I have little care to get into his Facebook or he into mine , or each others emails, BUT we have all of our passwords on a peice of paper tucked away for safe keeping. I never need any space and he never seems to need his "cave".


----------



## RandomDude (Dec 18, 2010)

> I don't think it is bad if you both feel the same way, wanting your space. This works for you. Beings you have been unfaithful (I like your honesty even if *everyone keeps reminding you of this*), I think it would be reasonable on your wife's part to want to know everything though. At least for a time.


I KNOW!!! O.O
What's with that! lol



> I think it would be reasonable on your wife's part to want to know everything though. At least for a time.


But then I'll never be able to log on here ever again and have my own little space to vent out everything on my mind and to learn how to better my marriage and even to express how much I actually admire and love the missus.



> In our marraige, we just always have been totally out there-overly Open in all things- in Everything as you say & seemed shocked by -that some couples do this.
> I have little care to get into his Facebook or he into mine , or each others emails, BUT we have all of our passwords on a peice of paper tucked away for safe keeping. I never need any space and he never seems to need his "cave".


It's just... hard to understand really for me for some reason.
Guess I've always been a somewhat shielded man in real life due to childhood traumas.


----------



## nice777guy (Nov 23, 2009)

I guess I don't understand. If she's not pushing for it, then where is the problem?

The things she's done - like helping out at work - seem reasonable to me.

I would ease off any jokes about online dating.


----------



## RandomDude (Dec 18, 2010)

It's just that when I compare my marriage to others, which seem very strong, I noticed one big difference - completely open, absolutely no secrets. So I'm very curious about it, and whether or not it's something we should lean towards or not.

And don't worry mate, I don't make those jokes here obviously 
I know they can work out, a few friends of mine met their spouses online, it's just not my thing and personally I just find it well 'interesting' so to speak heh


----------



## nice777guy (Nov 23, 2009)

RandomDude said:


> It's just that when I compare my marriage to others, which seem very strong, I noticed one big difference - completely open, absolutely no secrets. So I'm very curious about it, and whether or not it's something we should lean towards or not.
> 
> And don't worry mate, I don't make those jokes here obviously
> I know they can work out, a few friends of mine met their spouses online, it's just not my thing and personally I just find it well 'interesting' so to speak heh


Misunderstood your online dating jokes - thought you were joking with your wife that you were doing a little browsing - glad I was wrong.

Honestly - one of the reasons that I haven't pushed for full transparency is that I also value my own privacy. I've mentioned this board to my wife on occaision, but never told her the name of the board. Sometimes when I post here I feel like I'm journaling, but receiving feedback.

My wife didn't want me to have her e-mail info because she'd been e-mailing female friends about our problems, and she probably still is. I'm sure she's written some things that would hurt me, but we have to have places to vent.

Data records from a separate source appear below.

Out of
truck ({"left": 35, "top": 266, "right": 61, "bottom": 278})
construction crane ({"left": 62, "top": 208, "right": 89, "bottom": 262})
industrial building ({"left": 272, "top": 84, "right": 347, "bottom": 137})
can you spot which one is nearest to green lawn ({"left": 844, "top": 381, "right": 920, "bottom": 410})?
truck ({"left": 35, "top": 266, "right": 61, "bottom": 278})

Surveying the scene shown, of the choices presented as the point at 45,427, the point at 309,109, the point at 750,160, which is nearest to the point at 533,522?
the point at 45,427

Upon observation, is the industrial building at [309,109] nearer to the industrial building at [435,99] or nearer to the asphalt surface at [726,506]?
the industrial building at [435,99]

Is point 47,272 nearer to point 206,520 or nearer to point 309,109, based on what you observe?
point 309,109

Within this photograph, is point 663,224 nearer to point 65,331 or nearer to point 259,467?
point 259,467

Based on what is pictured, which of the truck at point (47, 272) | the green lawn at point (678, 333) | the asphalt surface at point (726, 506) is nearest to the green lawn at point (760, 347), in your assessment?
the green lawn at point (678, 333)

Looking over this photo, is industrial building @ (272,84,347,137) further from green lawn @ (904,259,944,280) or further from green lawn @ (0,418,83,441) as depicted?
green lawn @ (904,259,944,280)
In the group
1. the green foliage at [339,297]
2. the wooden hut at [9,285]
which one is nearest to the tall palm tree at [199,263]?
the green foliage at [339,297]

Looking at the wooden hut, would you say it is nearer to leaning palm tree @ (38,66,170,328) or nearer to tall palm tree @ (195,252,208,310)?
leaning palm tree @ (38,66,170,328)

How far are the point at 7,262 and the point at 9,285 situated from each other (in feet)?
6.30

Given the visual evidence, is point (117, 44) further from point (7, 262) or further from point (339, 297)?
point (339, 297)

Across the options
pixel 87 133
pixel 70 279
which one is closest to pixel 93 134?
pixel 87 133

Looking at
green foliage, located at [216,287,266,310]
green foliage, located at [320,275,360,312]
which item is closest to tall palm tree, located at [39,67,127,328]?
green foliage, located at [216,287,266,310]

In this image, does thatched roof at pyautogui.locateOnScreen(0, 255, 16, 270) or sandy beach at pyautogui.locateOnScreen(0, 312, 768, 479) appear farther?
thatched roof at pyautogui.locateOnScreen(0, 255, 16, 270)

Its normal that this will "resonate" with your wife - she'll never forget it. But if your marriage started with a certain level of expected privacy, you've worked to rebuild her trust, AND she's not complaining, then I tend to think you're probably OK.

Best thing to do is to have this conversation with her.


----------



## Trenton (Aug 25, 2010)

I read that you had cheated and assumed it was in your current marriage not before, even if on your wife. I don't think this necessarily gives her reason not to trust you. There is a big difference between girlfriend and wife.

My husband and I dated for two years before we got married and we both saw others during that time. I wouldn't hold it against him or him against me.

We do not have any privacy between us as of now though. I even have access to his work email and he does mine. When we were in the beginning of this marriage it wasn't the case. We had everything separate. Now we have a joint banking account as well. Somehow everything got more open and it has brought us closer together. I had an emotional affair on him about six years ago, something he never thought I was capable of mind you, and that brought things to a head. After that he decided the only way for him to feel secure in the marriage was to combine and share everything.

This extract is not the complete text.